**DOCUMENT SECTION**:
────────────────────────────────────────

# Insurance renewal



## Pugwash69 (Jun 12, 2012)

My insurers for my bike phoned today. I picked up the third time, because they clearly don't take hints. I have until the end of July on my policy, so I haven't even looked at any quotes yet.

him: "we want to discuss your renewal, is it a convenient time?
me: "No, I'm busy and have a month left yet"
him: "when would be a good time?"
me: "Never, I'll renew myself when I've looked online"
him: "..blah blah" 
*click* as I hung up.

Now I know they are under pressure to renew business, but don't phone me when I'm busy, with weeks to go, and without even sending me a renewal offer first. I need a figure to phone them up and complain about first!


----------



## Gazzer (Jun 12, 2010)

just had similar in off topic with home and contents but me chasing them puggers


----------



## Pugwash69 (Jun 12, 2012)

I'm used to a piss-take renewal quote first, so maybe Swinton play things differently. I'll wait to see if they send me a letter.

────────────────────────────────────────

**INFORMATION SUPPLIED**:
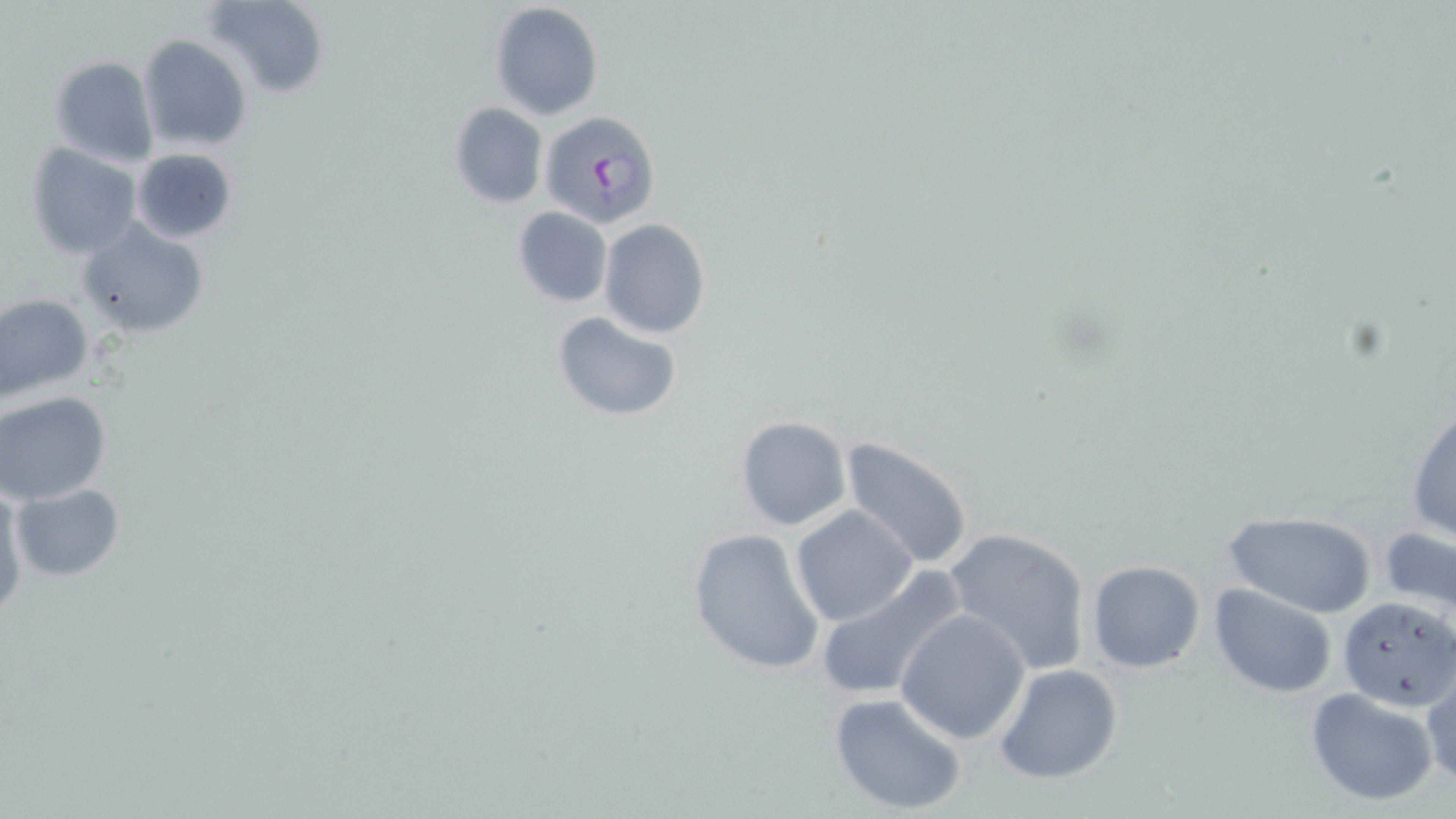

Summary:
  - Coordinate format: approximate bounding boxes as named x1/y1/x2/y2 corners in pixels
  - Uninfected red blood cell locations: (x1=205, y1=0, x2=330, y2=97), (x1=488, y1=1, x2=604, y2=121), (x1=139, y1=35, x2=252, y2=154), (x1=49, y1=55, x2=159, y2=167), (x1=448, y1=102, x2=547, y2=209), (x1=25, y1=143, x2=142, y2=258), (x1=131, y1=148, x2=238, y2=245), (x1=512, y1=206, x2=613, y2=308), (x1=76, y1=217, x2=208, y2=339), (x1=597, y1=218, x2=711, y2=339), (x1=0, y1=292, x2=93, y2=406), (x1=552, y1=311, x2=683, y2=422), (x1=0, y1=390, x2=111, y2=503), (x1=1407, y1=405, x2=1456, y2=545), (x1=734, y1=415, x2=851, y2=531), (x1=838, y1=437, x2=976, y2=572), (x1=11, y1=482, x2=125, y2=580), (x1=0, y1=486, x2=27, y2=613), (x1=792, y1=506, x2=919, y2=626), (x1=1224, y1=510, x2=1376, y2=618), (x1=942, y1=525, x2=1093, y2=675), (x1=1378, y1=526, x2=1456, y2=619), (x1=686, y1=527, x2=825, y2=675), (x1=1086, y1=560, x2=1207, y2=673), (x1=814, y1=566, x2=968, y2=704), (x1=1208, y1=584, x2=1338, y2=699), (x1=1338, y1=596, x2=1454, y2=711), (x1=897, y1=607, x2=1031, y2=743), (x1=993, y1=664, x2=1125, y2=785), (x1=1423, y1=676, x2=1455, y2=786), (x1=1305, y1=687, x2=1438, y2=806), (x1=828, y1=692, x2=967, y2=817)
  - Plasmodium falciparum-infected red blood cell locations: (x1=540, y1=109, x2=660, y2=229)
  - Slide-level diagnosis: Plasmodium falciparum
  - Preparation: thin blood smear
  - Image size: 1456×819 pixels
  - Stain: May-Grünwald-Giemsa
  - Modality: optical microscopy
  - Field of view: single
  - Magnification: 1000x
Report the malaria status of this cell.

────────────────────────────────────────

**EXERCISE SET**:
1. From the insurance renewal thread, extract the passage from "My insurers for" to "any quotes yet.".
2. In the insurance renewal thread, until when does Pugwash69's bike policy run?
Rely on the insurance renewal thread alone and leave the data aside.

**ANSWERS FOR THIS EXERCISE**:
1.
My insurers for my bike phoned today. I picked up the third time, because they clearly don't take hints. I have until the end of July on my policy, so I haven't even looked at any quotes yet.

2. Until the end of July.